- **ARTIKEL**:
EKONOMI Vs LINGKUNGAN
Ketika berlangsung "Pertemuan Kepala Pemerintahan tentang Pembangunan Berkelanjutan" di Johannesburg, Afrika Selatan, Juni 2002, Aburizal Bakrie yang pada waktu itu masih menjabat sebagai Ketua Umum Kadin mengusulkan agar di masa krisis ekonomi sekarang ini diutamakan pembangunan ekonomi lebih dulu tanpa penanganan masalah lingkungan hidup, dengan alasan bahwa menangani permasalah lingkungan memakan ongkos besar. Dalam keadaan sekarang ini sekadar mempertahankan hidup perusahaan saja sudah menguras segala dana, daya, dan tenaga perusahaan. Apalagi jika ditambah untuk biaya lingkungan. Lagipula bukankah negara industri tadinya membangun ekonomi juga tanpa pertimbangan lingkungan, dan baru kemudian menggarapnya setelah industri sudah maju?. Intinya.., yang diusulkan Ketua Umum Kadin Indonesia adalah pendekatan pola "ekonomi dulu, lingkungan kemudian."
Muncul kecemasan dari para pemerhati dan pecinta lingkungan terhadap kemerosotan baku mutu lingkungan di Indonesia ini, misalnya saja banyak terjadi kasus pencemaran lingkungan seperti limbah tailing PT.Freeport, pencemaran teluk Buyat oleh PT.Newmont., kebakaran hutan, pembalakan liar, konvensi hutan alam di berbagai wilayah Indonesia yang semakin memperkecil luas hutan alami Indonesia. Kerusakan lingkungan Indonesia berdampak global. Tahun 1997 kebakaran hutan Indonesia dan pembakaran tanah gambut telah melepaskan ke atmosfir 2,6 milyar ton karbon, sehingga menaikkan laju pertambahan CO2 dengan dua kali di angkasa bumi. Kebakaran hutan ini seakan tak terkendali lagi, dan berlaku setiap tahun hingga kini. Juga mencemaskan adalah penyedotan air tanah melebihi kemampuan alam untuk mengisinya kembali sehingga volume air dalam tanah kian berkurang. Karena kecemasan tersebut, mereka lebih menyeru pada "selamatkan lingkungan dulu, ekonomi kemudian!!".
Mantan Menteri Kependudukan dan Lingkungan Hidup, Emil Salim, menyatakan bahwa perlu adanya kesinambungan antara ekonomi dan lingkungan. Keduanya harus tetap berjalan bersama jika ingin pembangunan yang berkelanjutan berjalan lancar..maksudnya adalah ekonomi hanya bisa tumbuh jika didukung ekosistem lingkungan sebagai sistem penopang kehidupan yang berfungsi sebagai jaringan kehidupan. Dalam jaringan kehidupan ini "semua bergantung pada semua." Udara bersih yang kita hirup bergantung pada kehadiran tumbuh-tumbuhan dan pohon-pohon berzat hijau daun yang mampu menyerap karbon dan melepaskan zat udara bersih. Hutan dan tumbuh-tumbuhan bisa tumbuh berkembang jika ada curahan hujan yang berasal dari penguapan air laut yang ditiup angin ke tanah daratan. Tanah daratan terdiri dari lapisan lahan yang mampu menumbuhkan tumbuh-tumbuhan yang nantinya gugur membentuk lapisan lahan baru. Tumbuh-tumbuhan dimakan hewan yang mengeluarkan kotoran dan menjadi penyubur tanaman. Udara, air, tanah, tumbuh-tumbuhan dan hewan saling kait-mengait dalam mata rantai ekosistem yang hidup dan menghidupi. Inilah sebabnya mengapa kita menyebutnya: lingkungan hidup.

- **TUGAS**: Sambung artikel tentang ekonomi versus lingkungan di atas, dimulai tepat setelah kalimat terakhirnya.

- **DAFTAR DATA**:

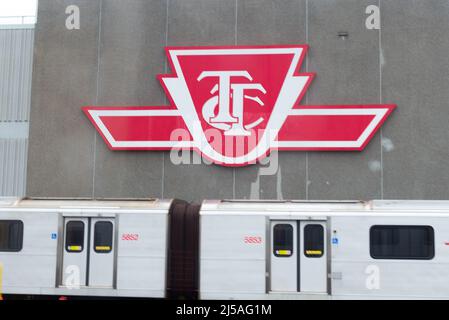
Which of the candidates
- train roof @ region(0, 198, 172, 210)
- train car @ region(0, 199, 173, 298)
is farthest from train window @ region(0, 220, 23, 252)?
train roof @ region(0, 198, 172, 210)

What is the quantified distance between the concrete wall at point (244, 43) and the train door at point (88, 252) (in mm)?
5023

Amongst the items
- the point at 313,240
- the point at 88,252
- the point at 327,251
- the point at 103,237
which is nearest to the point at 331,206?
the point at 313,240

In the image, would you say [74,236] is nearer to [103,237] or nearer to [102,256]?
[103,237]

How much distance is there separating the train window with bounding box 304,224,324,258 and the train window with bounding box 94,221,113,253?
4406 mm

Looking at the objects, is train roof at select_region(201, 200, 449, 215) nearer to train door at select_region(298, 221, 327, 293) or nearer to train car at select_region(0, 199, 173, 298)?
train door at select_region(298, 221, 327, 293)

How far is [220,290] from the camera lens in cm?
1220

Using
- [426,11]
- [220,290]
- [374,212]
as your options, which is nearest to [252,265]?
[220,290]

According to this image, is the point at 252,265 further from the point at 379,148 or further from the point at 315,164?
the point at 379,148

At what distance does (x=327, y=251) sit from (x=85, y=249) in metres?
5.41

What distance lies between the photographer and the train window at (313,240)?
12.1 meters

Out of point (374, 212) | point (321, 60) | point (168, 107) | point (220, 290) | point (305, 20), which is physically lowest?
point (220, 290)

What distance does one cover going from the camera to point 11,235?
12.8 metres

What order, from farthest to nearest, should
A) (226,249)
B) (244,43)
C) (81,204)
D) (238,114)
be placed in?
(244,43) → (238,114) → (81,204) → (226,249)

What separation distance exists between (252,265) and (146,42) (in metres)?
9.12
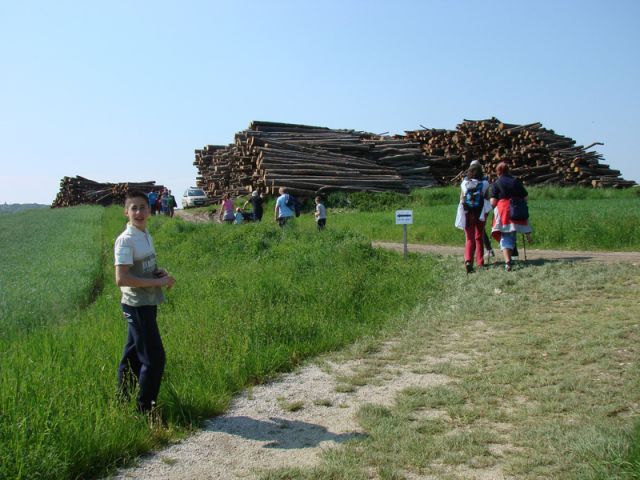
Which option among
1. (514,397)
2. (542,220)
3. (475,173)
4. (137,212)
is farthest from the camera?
(542,220)

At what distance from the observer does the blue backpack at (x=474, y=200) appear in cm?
1035

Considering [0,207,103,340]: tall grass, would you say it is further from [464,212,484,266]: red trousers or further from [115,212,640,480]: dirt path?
[464,212,484,266]: red trousers

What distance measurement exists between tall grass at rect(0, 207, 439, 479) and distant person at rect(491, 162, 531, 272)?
124cm

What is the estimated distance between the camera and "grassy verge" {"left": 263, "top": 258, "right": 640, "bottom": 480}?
3.81 metres

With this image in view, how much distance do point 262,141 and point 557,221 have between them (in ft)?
49.4

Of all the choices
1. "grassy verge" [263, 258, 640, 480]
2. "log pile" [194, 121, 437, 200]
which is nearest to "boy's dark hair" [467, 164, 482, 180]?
"grassy verge" [263, 258, 640, 480]

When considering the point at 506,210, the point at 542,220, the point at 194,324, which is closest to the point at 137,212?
the point at 194,324

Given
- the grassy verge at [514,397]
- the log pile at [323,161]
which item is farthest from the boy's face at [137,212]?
the log pile at [323,161]

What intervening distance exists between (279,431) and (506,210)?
21.9 ft

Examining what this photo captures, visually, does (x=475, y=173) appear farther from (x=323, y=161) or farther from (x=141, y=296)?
(x=323, y=161)

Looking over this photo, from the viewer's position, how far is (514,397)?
16.4ft

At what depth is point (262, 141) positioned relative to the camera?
86.2ft

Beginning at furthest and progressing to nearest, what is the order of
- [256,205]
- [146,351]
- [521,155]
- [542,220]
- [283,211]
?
[521,155] < [256,205] < [283,211] < [542,220] < [146,351]

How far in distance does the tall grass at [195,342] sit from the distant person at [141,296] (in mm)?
240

- **HASIL**:
Dalam sistem kehidupan lingkungan inilah dikembangkan ekonomi sebagai subsistem. Jadi, pembangunan ekonomi perlu memperhitungkan kendala sistem kehidupan lingkungan ini, supaya tidak sampai mematikan kehidupan itu sendiri. Yang kini diperlukan adalah menempatkan pembangunan ekonomi di dalam lingkungan sehingga pengolahan sumber daya alam perlu memperhatikan cirinya dalam lingkungan.
PEMBANGUNAN BERKELANJUTAN bagi Lingkungan dan Ekonomi
Pembangunan berkelanjutan dalam kehidupan masyarakat Indonesia tercakup dalam Pasal 33 ayat 3 UUD 1945, yang berbunyi: "Bumi, air, dan seluruh kekayaan alam yang terkandung di dalamnya dikuasai oleh negara dan dipergunakan sebesar-besarnya untuk kemakmuran rakyat". Hal ini berarti bahwa pemanfaatan sumber daya alam Indonesia masa kini harus tetap "menjaga" sumber-sumber daya alam tersebut, sehingga generasi-generasi mendatang akan mampu menikmatinya dengan baik. Masalahnya sekarang ini permasalahan-permasalahan lingkungan berkaitan erat dengan masalah ekonomi dan bisnis serta perdagangan internasional. Disini terdapat kecenderungan yang makin kuat bahwa perdagangan internasional akan semakin dipengaruhi oleh pertimbangan lingkungan yang mengetat, dan munculnya pertimbangan etika dan moral dari para pelaku bisnisnya.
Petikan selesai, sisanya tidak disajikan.